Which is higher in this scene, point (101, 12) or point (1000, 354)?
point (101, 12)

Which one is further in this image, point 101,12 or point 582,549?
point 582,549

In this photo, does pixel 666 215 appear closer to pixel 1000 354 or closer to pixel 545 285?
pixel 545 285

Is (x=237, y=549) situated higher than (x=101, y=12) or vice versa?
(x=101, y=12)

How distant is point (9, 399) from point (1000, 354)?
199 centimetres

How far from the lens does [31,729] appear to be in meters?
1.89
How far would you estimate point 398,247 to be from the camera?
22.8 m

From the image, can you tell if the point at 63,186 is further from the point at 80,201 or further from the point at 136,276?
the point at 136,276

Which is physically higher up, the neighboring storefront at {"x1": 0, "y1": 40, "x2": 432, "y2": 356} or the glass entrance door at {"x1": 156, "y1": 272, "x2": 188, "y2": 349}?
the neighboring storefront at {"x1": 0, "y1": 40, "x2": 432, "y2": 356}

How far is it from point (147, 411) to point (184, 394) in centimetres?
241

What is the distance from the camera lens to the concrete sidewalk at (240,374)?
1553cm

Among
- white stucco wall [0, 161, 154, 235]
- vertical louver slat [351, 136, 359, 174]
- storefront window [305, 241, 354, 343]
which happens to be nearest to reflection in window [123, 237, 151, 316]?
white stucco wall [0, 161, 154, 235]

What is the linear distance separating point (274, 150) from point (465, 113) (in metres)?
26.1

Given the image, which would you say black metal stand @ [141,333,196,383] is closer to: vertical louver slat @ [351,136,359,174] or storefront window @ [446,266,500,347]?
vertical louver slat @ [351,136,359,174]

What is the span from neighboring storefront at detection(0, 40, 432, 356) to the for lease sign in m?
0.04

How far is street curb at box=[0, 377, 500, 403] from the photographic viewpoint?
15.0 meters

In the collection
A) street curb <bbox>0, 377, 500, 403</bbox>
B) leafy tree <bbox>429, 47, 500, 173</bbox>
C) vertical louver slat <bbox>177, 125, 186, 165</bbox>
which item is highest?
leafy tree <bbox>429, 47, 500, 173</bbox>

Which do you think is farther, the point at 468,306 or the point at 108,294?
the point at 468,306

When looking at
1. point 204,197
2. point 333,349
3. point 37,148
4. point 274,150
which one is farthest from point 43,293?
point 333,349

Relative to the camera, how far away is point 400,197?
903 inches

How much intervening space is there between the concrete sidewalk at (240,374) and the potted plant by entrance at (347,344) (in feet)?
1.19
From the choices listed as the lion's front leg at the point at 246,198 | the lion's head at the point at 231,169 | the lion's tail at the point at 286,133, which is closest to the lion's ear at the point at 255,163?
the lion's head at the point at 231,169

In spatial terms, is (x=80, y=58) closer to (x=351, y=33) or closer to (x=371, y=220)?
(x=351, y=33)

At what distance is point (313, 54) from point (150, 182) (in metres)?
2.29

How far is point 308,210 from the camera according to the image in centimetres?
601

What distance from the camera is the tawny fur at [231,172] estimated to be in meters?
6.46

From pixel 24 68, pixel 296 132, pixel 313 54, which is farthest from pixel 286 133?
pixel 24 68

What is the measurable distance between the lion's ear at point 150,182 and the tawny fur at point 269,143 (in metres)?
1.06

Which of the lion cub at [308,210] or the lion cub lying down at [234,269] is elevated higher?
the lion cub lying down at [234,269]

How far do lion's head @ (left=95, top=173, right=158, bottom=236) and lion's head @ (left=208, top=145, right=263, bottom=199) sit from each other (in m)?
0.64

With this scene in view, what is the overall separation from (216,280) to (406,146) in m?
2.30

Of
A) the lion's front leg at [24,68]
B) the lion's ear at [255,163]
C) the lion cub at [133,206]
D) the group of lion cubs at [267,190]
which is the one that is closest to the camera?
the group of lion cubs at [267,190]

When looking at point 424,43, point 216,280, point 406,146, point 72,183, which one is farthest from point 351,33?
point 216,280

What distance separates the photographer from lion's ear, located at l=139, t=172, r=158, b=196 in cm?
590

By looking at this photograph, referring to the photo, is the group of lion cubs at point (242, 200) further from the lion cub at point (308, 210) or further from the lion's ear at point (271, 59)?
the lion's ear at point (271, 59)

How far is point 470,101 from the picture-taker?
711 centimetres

What you need to do: Rewrite the items from the line with "At what distance" through the last of the items, substituting "golden fur" for every "tawny fur" and keeping everything else the same.

Solution:
At what distance is point (313, 54) from point (150, 182) (in metres)?
2.29

How far is point 308,210 from the camera according to the image in centimetres?
601

What distance from the camera is the golden fur at [231,172] estimated to be in meters?
6.46

From pixel 24 68, pixel 296 132, pixel 313 54, which is farthest from pixel 286 133?
pixel 24 68

What is the measurable distance between the lion's ear at point 150,182 and the golden fur at point 269,143 (in metres)?
1.06

Which of the lion cub at [308,210] or the lion cub lying down at [234,269] is elevated higher?
the lion cub lying down at [234,269]

How far do lion's head @ (left=95, top=173, right=158, bottom=236) and lion's head @ (left=208, top=145, right=263, bottom=199) sit from each other (in m)?
0.64

With this scene in view, what is the overall separation from (216,280) to (406,146) in m?
2.30

Of
A) the lion's front leg at [24,68]
B) the lion's ear at [255,163]
C) the lion cub at [133,206]
D) the group of lion cubs at [267,190]
which is the one that is closest to the camera?
the group of lion cubs at [267,190]

When looking at point 424,43, point 216,280, point 406,146, point 72,183, which one is farthest from point 351,33?
point 216,280

What distance separates the photographer from lion's ear, located at l=139, t=172, r=158, b=196 in cm?
590

By looking at this photograph, referring to the photo, is the group of lion cubs at point (242, 200) further from the lion cub at point (308, 210) or further from the lion's ear at point (271, 59)?
the lion's ear at point (271, 59)

How far is point 470,101 from the picture-taker?
711 centimetres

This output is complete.